* THE EXERCISE
Rewrite the lines below, swapping every "pale purple flower" for "lilac flower" and leaving everything else unchanged.

* SUPPLIED ENTRIES
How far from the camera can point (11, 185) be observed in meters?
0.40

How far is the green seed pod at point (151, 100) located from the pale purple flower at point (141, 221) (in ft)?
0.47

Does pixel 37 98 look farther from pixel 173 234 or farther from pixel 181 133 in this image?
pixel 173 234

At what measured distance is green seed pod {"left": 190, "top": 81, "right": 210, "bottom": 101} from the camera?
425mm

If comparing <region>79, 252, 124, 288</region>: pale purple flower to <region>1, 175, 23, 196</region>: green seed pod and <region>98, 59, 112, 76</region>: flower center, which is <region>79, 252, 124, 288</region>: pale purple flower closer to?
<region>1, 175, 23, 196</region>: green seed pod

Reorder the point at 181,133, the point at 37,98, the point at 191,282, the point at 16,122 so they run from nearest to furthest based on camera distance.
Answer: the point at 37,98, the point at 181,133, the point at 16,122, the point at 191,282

* ANSWER TO THE PROBLEM
How far from the camera can point (11, 185) be observed in meters?
0.40

How far is the green seed pod at point (151, 100) located from the lilac flower at point (141, 221) (in ft)?
0.47

Does pixel 37 98 look farther from pixel 173 234 or farther from pixel 181 133 in this image?
pixel 173 234

At what measured distance is green seed pod {"left": 190, "top": 81, "right": 210, "bottom": 101} from the camera?
425mm

If comparing <region>79, 252, 124, 288</region>: lilac flower to <region>1, 175, 23, 196</region>: green seed pod and <region>98, 59, 112, 76</region>: flower center, which is <region>79, 252, 124, 288</region>: lilac flower closer to?
<region>1, 175, 23, 196</region>: green seed pod

Reorder the point at 181,133, the point at 37,98, the point at 191,282, the point at 16,122 so they run from nearest to furthest based on camera distance.
Answer: the point at 37,98, the point at 181,133, the point at 16,122, the point at 191,282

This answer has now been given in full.